Il sottotesto Us quando l’altro alza la testa
Il film di Jordan Peele si presenta subito come carico di simbolismo, più o meno evidente, e certo non bastano queste poche pagine per analizzarlo completamente. Alcuni rimandi, però, sono però più evidenti di altri.
Fin dall’inizio, infatti, il regista pone allo spettatore un elemento che è poi la chiave di lettura più importante del film: in ogni luogo, come ad inseguire i protagonisti, si manifesta il numero 11:11, con rimando ad un passo biblico che lo spettatore non può fare a meno di fiondarsi a cercare: «Perciò, così parla l’Eterno: ecco, io faccio venir su loro una calamità, alla quale non potranno sfuggire. Essi grideranno a me, ma io non li ascolterò».
Proprio come una calamità, i doppi, per anni ignorati, vengono su da quei tunnel sotterranei dove si erano nascosti per tutta la vita, quei tunnel che, come viene detto all’inizio del film, ricoprono tutti gli Stati Uniti come vene capillari, alcuni senza uno scopo preciso.
Vissuti senza aver mai visto la luce del sole, i doppi vivono le stesse vite dei fortunati in superficie, ma, invece di giocattoli morbidi e piacevoli, ne ricevono di taglienti e freddi, e invece di pasti caldi e deliziosi, sono costretti a mangiare carne di coniglio cruda.
Quello che mette in scena Jordan Peele, dunque, quel sottotesto che in Get Out rimaneva sensibilmente defilato e che in Us si mostra in tutta la sua prepotenza, ha l’aspetto di una vera e propria lotta di classe.
Con elementi che richiamano esplicitamente al comunismo – basti pensare al colore delle tute dei doppi e al nome del doppio di Adelaide, Red – il regista mostra un ribaltamento della società che riguarda in particolare gli Stati Uniti (è infatti difficile non vedere nel titolo sia il Noi, ma anche U.S.), ma che potrebbe essere esteso al mondo intero.
E infatti tutti noi potremmo avere il nostro “altro”, quella persona che, senza nessun apparente motivo, ha semplicemente avuto meno possibilità e non gli stessi privilegi, ma che, in fondo in fondo, è, come noi, con occhi, denti, mani, sangue. Come dice Red, «We were human too, exactly like you».
Sarà poi nel duello finale tra Adelaide e Red, col colpo di scena che ne consegue, che questa lotta si dispiegherà completamente in tutta la sua violenza ma, ed è questo uno dei passaggi più impressionanti del film, in tutta la sua grazia e quasi naturalezza, paragonata ad una danza: le due, poste una davanti all’altra, lottano senza tregua, l’una, Adelaide, volendo rivendicare quella vita che sente come sua di diritto, senza eccezioni; Red, invece, volendo prendersi ciò che non ha mai potuto avere, tagliando con quelle forbici che porta con sé il legame con il suo scomodissimo doppio che le impedisce di diventare persona.

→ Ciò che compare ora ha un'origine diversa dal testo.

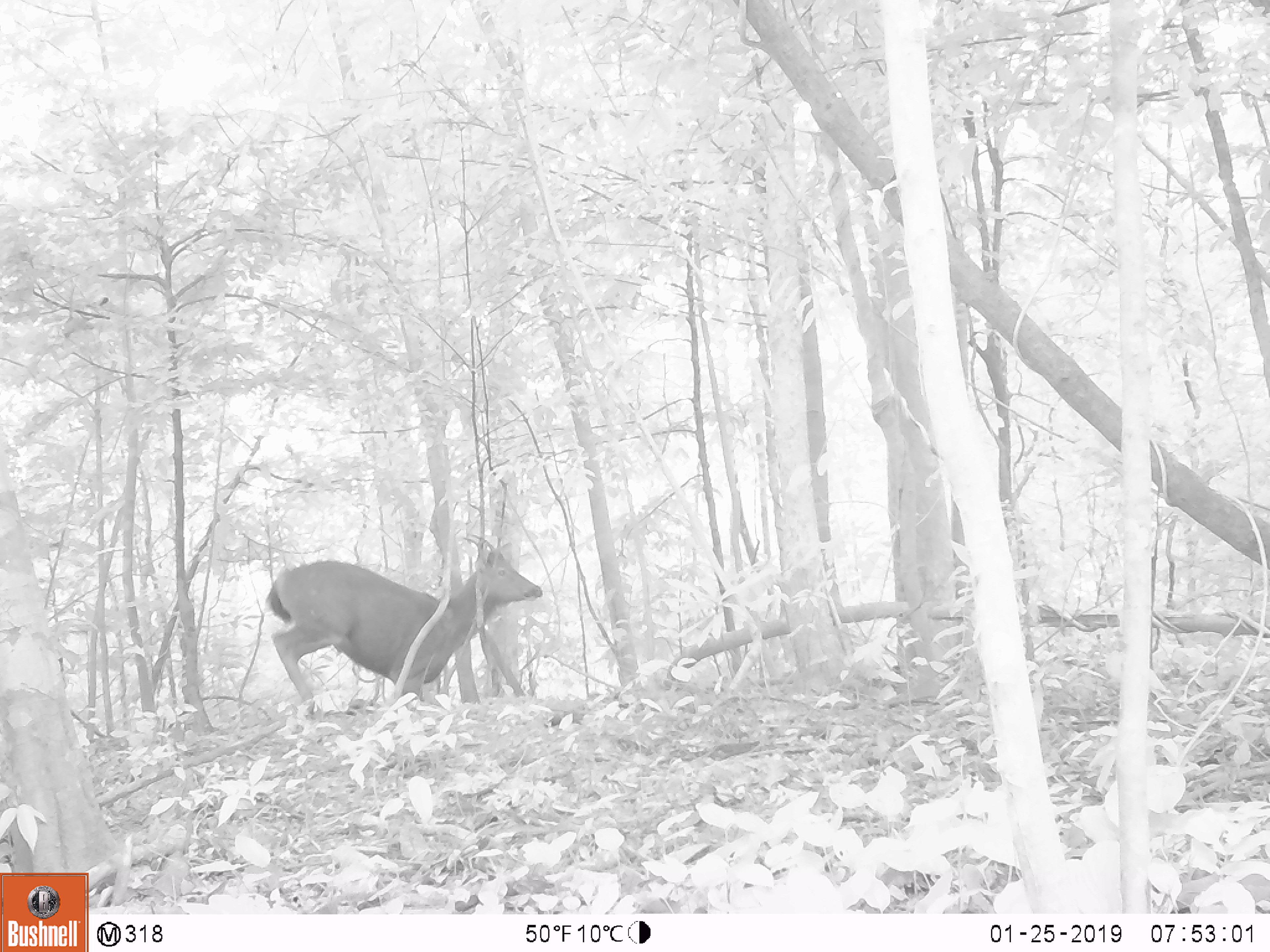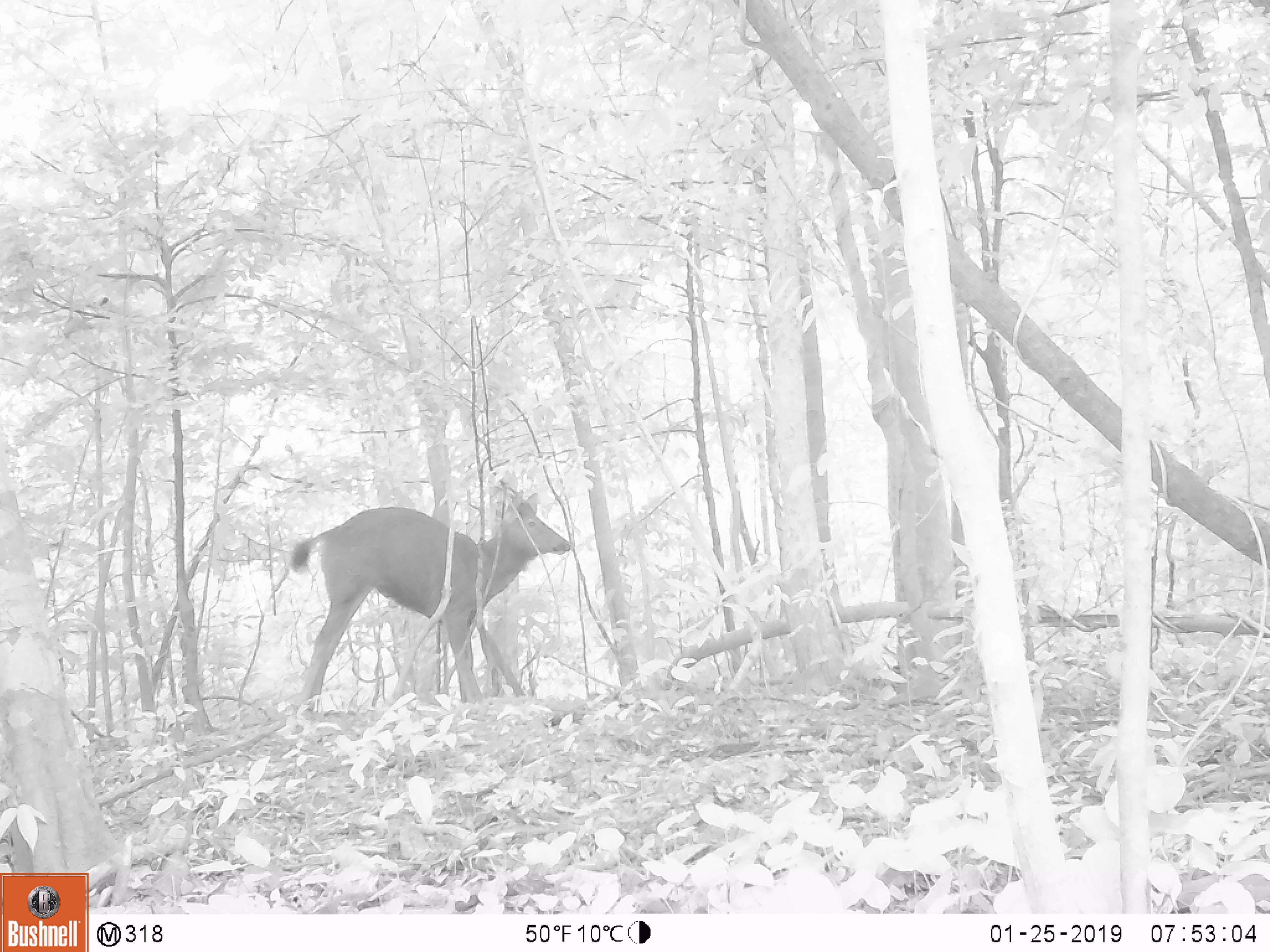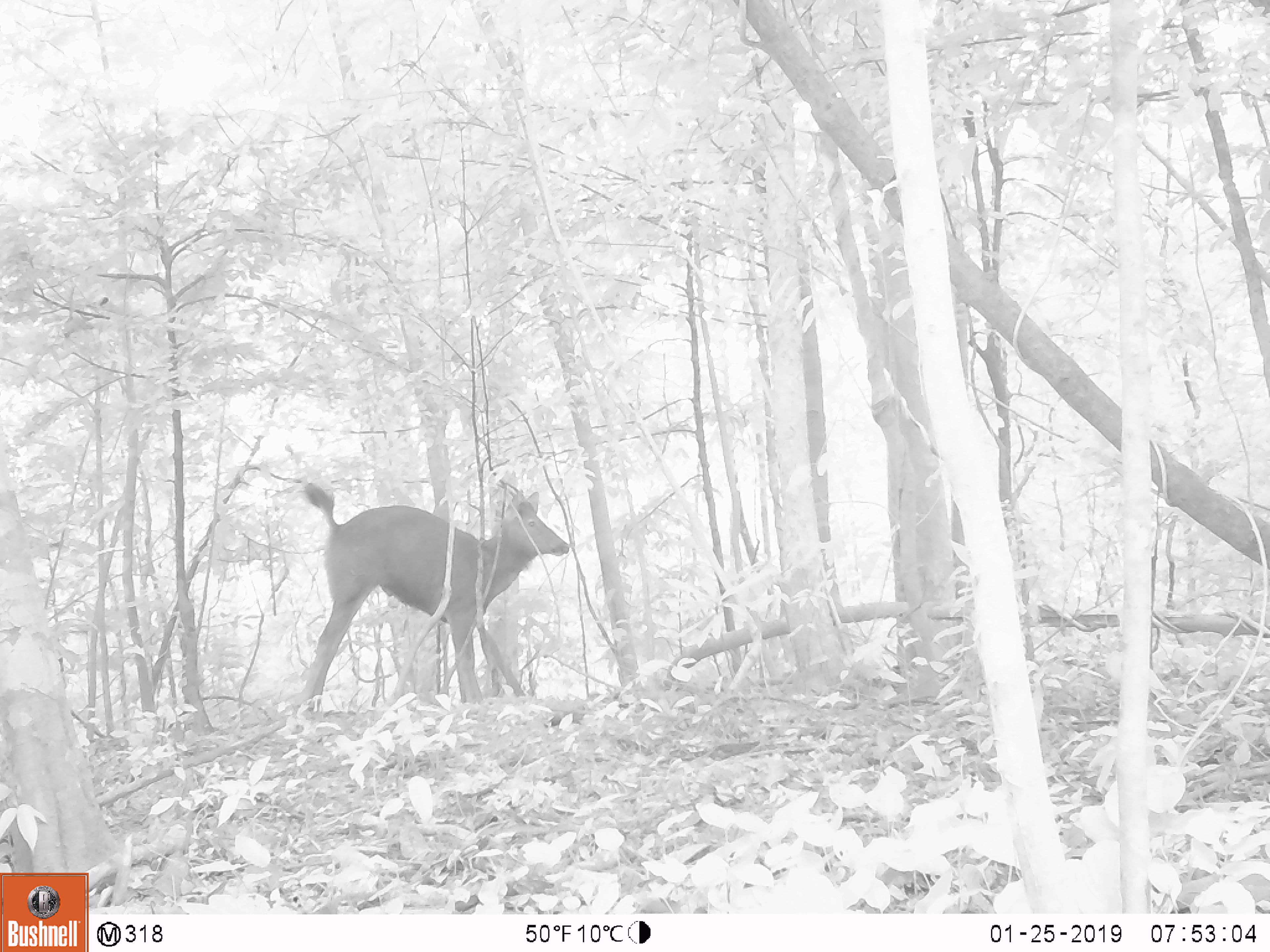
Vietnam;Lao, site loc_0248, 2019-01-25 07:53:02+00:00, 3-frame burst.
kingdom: Animalia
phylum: Chordata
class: Mammalia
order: Artiodactyla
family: Cervidae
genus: Rusa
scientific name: Rusa unicolor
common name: sambar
Sambar (Rusa unicolor). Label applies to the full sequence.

Lottando l’una contro l’altra, però, si accorgono di lottare contro se stesse, o meglio, con una versione di loro stesse che, per quanto diversa, è diversa per le circostanze, ma uguale nell’anima, come quelle due bambine che si erano incontrate molti anni prima nel labirinto degli specchi, un labirinto sopra la cui entrata si leggeva, luminoso, Find yourself, scopri te stesso.